Così restava sempre più spesso a casa, solo, rinchiuso, senza mangiare e a rimuginare sulla sua sorte strana e funesta.

Un giorno, lo scenografo del teatro lo incaricò di dipingere i pannelli scenici per la rappresentazione di “Manon Lescaut” e Leopoldo cominciò a tracciare le immagini del mare dal quale sarebbe salpata la nave dell'eroina. Sulla spiaggia però disegnò la sagoma delicata di un bambino. Improvvisamente, il bimbo lo prese per mano e disse: “ Portami in riva al mare. Portami a toccare il mare. Voglio vedere il mare.

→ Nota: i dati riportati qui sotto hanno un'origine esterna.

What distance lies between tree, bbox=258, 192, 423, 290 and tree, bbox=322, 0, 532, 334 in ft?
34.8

Il pittore uscì dal teatro lirico e si recò al porto della sua città. Appena vi arrivò, il  piccolo corse, si buttò in mezzo alle onde e scomparve. Lo chiamò e lo cercò disperato, ma non vedendolo più, anche lui si immerse tra i flutti e continuò a invocarlo. Guardava quella immensa distesa e lo cercava, poi lo ricordò, lo rivide con gli occhi della mente e capì che era uguale a se stesso da bambino, era se stesso bambino.

Allora bevendo acqua cominciò a gridare: “Leopoldo! Leopoldo! Leopoldo! Dove sei Leopoldo?”

Scomparve tra le onde mentre continuava ad urlare.